These changes are present in the 1.0.18 release of quote
. Thanks to
@dtolnay for his help on these changes.
Here are the improvements across the aforementioned crates that use quote
.
Benchmark | % Change |
---|---|
ctor-0.1.21 | -12.23% |
enum-as-inner-0.4.0 | -12.02% |
num-derive-0.3.3 | -10.81% |
pest_generator-2.1.3 | -10.72% |
wasm-bindgen-backend-0.2.79 | -9.03% |
clap_derive-3.1.7 | -8.98% |
tonic-build-0.7.0 | -8.80% |
scroll_derive-0.11.0 | -8.10% |
wayland-scanner-0.29.4 | -7.66% |
enumflags2_derive-0.7.4 | -7.29% |
pyo3-macros-backend-0.16.3 | -6.95% |
stdweb-derive-0.5.3 | -6.80% |
prost-derive-0.10.0 | -6.60% |
mockall_derive-0.11.0 | -6.45% |
diesel_derives-1.4.1 | -6.38% |
vsdb_derive-0.21.1 | -6.10% |
ref-cast-impl-1.0.6 | -6.09% |
futures-macro-0.3.19 | -5.58% |
Note that these are in addition to the improvements from the earlier table.
E.g. ctor-0.1.21
will get an 8% reduction from compiler improvements, and an
additional 12% reduction from quote
improvements.
Documentation
The Little Book of Rust Macros is an excellent guide to Rust macros. I read it when I first started looking at declarative macro expansion and learned a lot.
#58: In this PR I added advice about all the performance pitfalls of declarative macros I learned while doing this work. In particular, the fact that TT munchers and push-down accumulation macros are inherently quadratic! This is something that I didn’t know until recently, and I suspect many other people also don’t know.
Benchmarking
#1290: In this PR I added
a new benchmark called tt-muncher
to rustc-perf. This benchmark is
representative of many crates that use declarative macros heavily.
Reflections
I have now reached the end of this work on macro expansion. I got a lot done in
six weeks, which is pleasing, and I know it looks impressive when written down
in a big list. But I want to emphasise that it mostly didn’t feel this like
that while I was doing it. I didn’t set out to rewrite 75% of
macro_parser.rs
, even though that’s what happened in the end.

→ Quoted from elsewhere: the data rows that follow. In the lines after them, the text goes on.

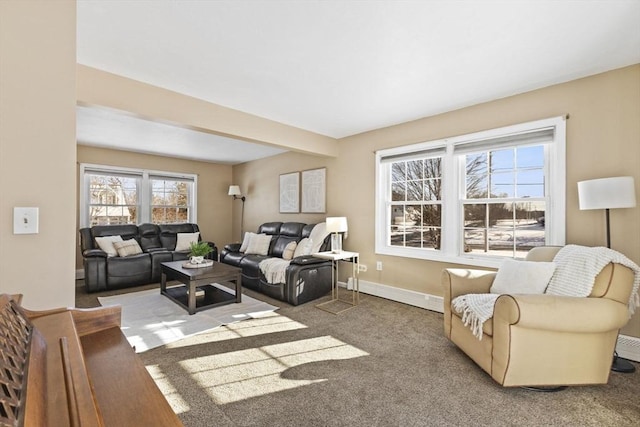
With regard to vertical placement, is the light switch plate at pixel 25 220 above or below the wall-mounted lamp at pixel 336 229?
above

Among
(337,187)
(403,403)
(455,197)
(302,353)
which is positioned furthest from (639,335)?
(337,187)

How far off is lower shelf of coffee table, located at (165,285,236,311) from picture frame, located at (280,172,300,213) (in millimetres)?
2002

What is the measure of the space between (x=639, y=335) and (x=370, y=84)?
3.08 metres

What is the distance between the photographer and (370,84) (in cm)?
285

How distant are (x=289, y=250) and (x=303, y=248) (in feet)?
0.95

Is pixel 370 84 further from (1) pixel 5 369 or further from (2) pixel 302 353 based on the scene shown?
(1) pixel 5 369

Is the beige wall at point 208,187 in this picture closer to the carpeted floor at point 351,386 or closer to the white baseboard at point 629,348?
the carpeted floor at point 351,386

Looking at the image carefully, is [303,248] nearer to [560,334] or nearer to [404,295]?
[404,295]

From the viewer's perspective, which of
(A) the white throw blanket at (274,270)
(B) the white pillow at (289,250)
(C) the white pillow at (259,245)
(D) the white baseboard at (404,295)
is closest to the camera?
(D) the white baseboard at (404,295)

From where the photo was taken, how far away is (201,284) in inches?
137

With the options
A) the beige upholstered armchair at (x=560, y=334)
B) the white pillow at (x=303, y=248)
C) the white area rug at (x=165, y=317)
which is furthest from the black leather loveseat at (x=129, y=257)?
the beige upholstered armchair at (x=560, y=334)

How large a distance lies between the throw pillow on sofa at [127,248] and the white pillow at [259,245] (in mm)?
1760

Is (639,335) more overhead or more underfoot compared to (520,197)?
more underfoot

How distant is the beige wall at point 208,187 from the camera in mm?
5992
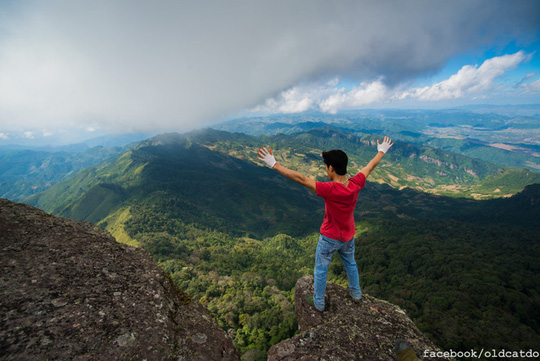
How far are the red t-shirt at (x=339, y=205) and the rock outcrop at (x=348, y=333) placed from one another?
2902mm

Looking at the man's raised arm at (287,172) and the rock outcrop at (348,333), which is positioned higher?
the man's raised arm at (287,172)

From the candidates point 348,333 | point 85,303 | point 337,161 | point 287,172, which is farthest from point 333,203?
point 85,303

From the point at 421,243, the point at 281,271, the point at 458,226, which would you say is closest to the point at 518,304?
the point at 421,243

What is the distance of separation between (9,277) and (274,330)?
2253 inches

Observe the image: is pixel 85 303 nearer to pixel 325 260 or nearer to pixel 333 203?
pixel 325 260

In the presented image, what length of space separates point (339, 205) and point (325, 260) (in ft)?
6.59

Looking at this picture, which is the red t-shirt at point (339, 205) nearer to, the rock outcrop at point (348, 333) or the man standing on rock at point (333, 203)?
the man standing on rock at point (333, 203)

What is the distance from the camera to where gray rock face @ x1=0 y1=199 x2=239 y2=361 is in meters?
4.24

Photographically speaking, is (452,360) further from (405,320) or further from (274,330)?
(274,330)

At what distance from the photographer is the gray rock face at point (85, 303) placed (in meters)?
4.24

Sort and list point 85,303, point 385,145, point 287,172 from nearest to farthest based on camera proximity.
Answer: point 85,303 < point 287,172 < point 385,145

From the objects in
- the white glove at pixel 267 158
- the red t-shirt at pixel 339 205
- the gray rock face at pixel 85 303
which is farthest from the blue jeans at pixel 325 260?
the gray rock face at pixel 85 303

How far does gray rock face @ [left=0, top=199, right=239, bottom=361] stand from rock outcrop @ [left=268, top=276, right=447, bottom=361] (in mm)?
2026

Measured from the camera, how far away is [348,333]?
21.5 feet
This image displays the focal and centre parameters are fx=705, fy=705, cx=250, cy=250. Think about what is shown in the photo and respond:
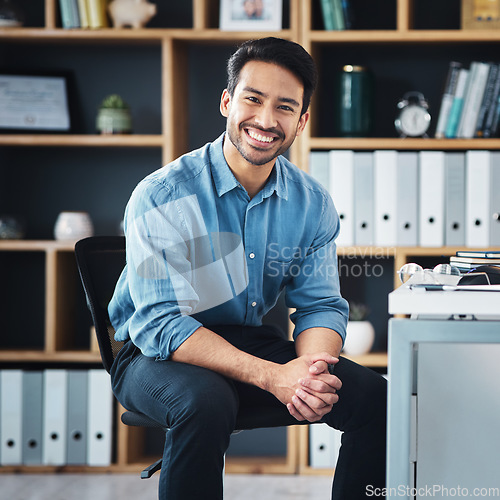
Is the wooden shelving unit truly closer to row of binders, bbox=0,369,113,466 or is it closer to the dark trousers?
row of binders, bbox=0,369,113,466

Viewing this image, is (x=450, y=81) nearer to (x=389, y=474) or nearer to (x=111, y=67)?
→ (x=111, y=67)

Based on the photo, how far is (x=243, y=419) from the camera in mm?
1370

If you look closely at the PRs for the compiler, they were slow to start with, and the early ones were all basic refactorings. My first performance win in the macro expansion code wasn’t until March 18, nineteen days after I started looking at the macro expansion code. (And note that I work full-time on the compiler.) I spent plenty of time in the first three weeks just staring at the code, taking notes, and trying things, many of which didn’t work, or did work but were unsatisfactory for one reason or another. Progress didn’t speed up until the second half of the six weeks.

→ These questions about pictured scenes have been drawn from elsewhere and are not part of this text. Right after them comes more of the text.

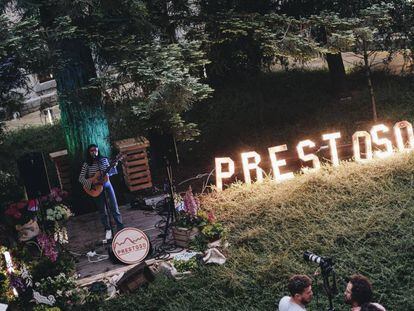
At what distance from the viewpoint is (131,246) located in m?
10.1

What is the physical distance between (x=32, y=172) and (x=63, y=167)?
3.38 metres

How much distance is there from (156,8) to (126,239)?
6.54 meters

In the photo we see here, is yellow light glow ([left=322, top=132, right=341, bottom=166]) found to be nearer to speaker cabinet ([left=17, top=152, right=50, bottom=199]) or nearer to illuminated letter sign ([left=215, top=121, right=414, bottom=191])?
illuminated letter sign ([left=215, top=121, right=414, bottom=191])

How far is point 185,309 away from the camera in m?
8.54

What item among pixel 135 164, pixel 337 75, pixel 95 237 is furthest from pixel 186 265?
pixel 337 75

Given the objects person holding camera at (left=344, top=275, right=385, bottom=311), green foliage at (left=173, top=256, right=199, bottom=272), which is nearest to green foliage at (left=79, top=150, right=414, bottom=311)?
green foliage at (left=173, top=256, right=199, bottom=272)

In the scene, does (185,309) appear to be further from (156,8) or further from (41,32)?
(156,8)

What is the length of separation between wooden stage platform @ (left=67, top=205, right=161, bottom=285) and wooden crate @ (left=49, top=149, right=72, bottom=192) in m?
1.13

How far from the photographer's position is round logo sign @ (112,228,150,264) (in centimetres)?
995

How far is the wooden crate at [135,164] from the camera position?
1371 centimetres

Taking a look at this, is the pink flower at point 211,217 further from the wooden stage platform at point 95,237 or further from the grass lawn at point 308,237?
the wooden stage platform at point 95,237

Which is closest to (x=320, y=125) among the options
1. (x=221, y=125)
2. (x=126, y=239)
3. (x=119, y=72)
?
(x=221, y=125)

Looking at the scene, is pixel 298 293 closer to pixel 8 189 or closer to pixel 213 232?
pixel 213 232

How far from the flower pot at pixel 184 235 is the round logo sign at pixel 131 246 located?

In fact, during those first three weeks there were times when I thought I wouldn’t get any macro expansion performance wins in the compiler. That’s why I switched to working on some of the third-party crates, just to get some wins there. After that I switched back to working on the compiler, mostly because my spidey senses were still tingling about both the readability and the performance of the code. In particular, DHAT profiles showed that the code was doing huge numbers of heap allocations, which is a pet peeve of mine.

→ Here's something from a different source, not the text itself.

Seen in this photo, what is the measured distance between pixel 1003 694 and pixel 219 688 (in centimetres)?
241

Along the way I had to undo some optimizations I had added to this code a
couple of years ago. Those optimizations turned out to be useful for one kind
of expensive macro (with many rules but no metavariables) present in the
html5ever
benchmark. But such macros aren’t common in practice, and these
optimizations were unhelpful for more typical expensive macros, which are
recursive, have fewer rules, and use metavariables. This shows the value of a
good benchmark suite.
I made some missteps, too. Most notably, I caused a P-critical
bug when I removed a code path
that I mistakenly thought was impossible, which briefly prevented
ring
from compiling with Nightly. (Apologies
to everyone who was affected!) Interestingly, my mistake unintentionally
exposed a possible bug: the compiler currently ignores doc comments in a
matcher, which is arguably the wrong thing to
do.
But enough real code depends on this behaviour that it can’t be changed without
some care.
One lesson: never underestimate the impact of many small improvements. Also, never underestimate the usefulness of refactorings for learning how code works, and for enabling bigger improvements. Any time I want to dive deep into a new piece of code, I start by doing refactorings. For this code I made over 50 commits, and around 90% of them were refactorings that didn’t improve performance. But I couldn’t have made the 10% that did improve performance without the other 90%. These changes don’t just help me. Other people will find this code easier to read and modify now.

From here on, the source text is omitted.